Vergleichen Sie zwei bis drei Steinmetzbetriebe, die Preisunterschiede erreichen oft 30 bis 50 Prozent bei gleicher Qualität. Liegeplatten und Kissensteine sind günstiger als stehende Steine und erfüllen denselben Zweck. Wer keine dauerhafte Grabpflege und keinen Stein möchte, findet in der Baumbestattung, der Seebestattung oder der Urnenwand pflegefreie Alternativen ganz ohne Grabmal. Einen Gesamtüberblick gibt der Ratgeber Bestattungskosten.

Häufige Fragen zu Grabstein-Kosten

Wann wird der Grabstein aufgestellt?

Bei Erdgräbern erst nach etwa 6 bis 12 Monaten, wenn sich das Erdreich gesetzt hat. Bis dahin markiert ein Provisorium (Holzkreuz oder Namenstafel) die Grabstelle. Bei Urnengräbern geht es meist schneller.

Braucht der Grabstein eine Genehmigung?

Ja, die Friedhofsverwaltung genehmigt Material, Maße und Standsicherheit nach der Friedhofssatzung. Der Steinmetz übernimmt den Antrag in der Regel für Sie.

Was kostet eine nachträgliche Gravur, etwa beim Doppelgrab?
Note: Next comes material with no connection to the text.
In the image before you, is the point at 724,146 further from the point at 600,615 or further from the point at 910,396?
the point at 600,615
Für den zweiten Namenszug vor Ort berechnen Steinmetze meist 300 bis 800 Euro, je nach Schriftart und Zugänglichkeit des Steins.

Lohnt der Grabstein-Kauf im Internet?

Online-Anbieter sind oft 30 bis 50 Prozent günstiger, liefern aber ohne Kenntnis der Friedhofssatzung. Klären Sie Maße und Material vorher mit der Verwaltung und kalkulieren Sie Versetzung vor Ort ein, sonst wird das Schnäppchen teuer.
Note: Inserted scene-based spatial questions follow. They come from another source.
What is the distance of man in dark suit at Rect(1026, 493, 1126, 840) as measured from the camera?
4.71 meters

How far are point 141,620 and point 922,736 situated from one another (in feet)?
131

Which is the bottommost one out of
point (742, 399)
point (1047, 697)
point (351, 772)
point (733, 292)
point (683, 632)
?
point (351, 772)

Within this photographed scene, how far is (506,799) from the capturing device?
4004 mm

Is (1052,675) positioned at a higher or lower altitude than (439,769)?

Wer haftet, wenn der Stein umkippt?

Der Nutzungsberechtigte des Grabes, also in der Regel die Familie. Die jährliche Standsicherheitsprüfung des Friedhofs ist deshalb Pflicht, eine Grabmal-Haftpflicht ist über viele Privathaftpflichtversicherungen abgedeckt.

Kann ich den Grabstein in die Bestattungsvorsorge aufnehmen?

Ja, Grabmal und Gravur lassen sich im Rahmen einer Bestattungsvorsorge festlegen und finanzieren, dann entscheidet nicht später die Familie unter Zeitdruck.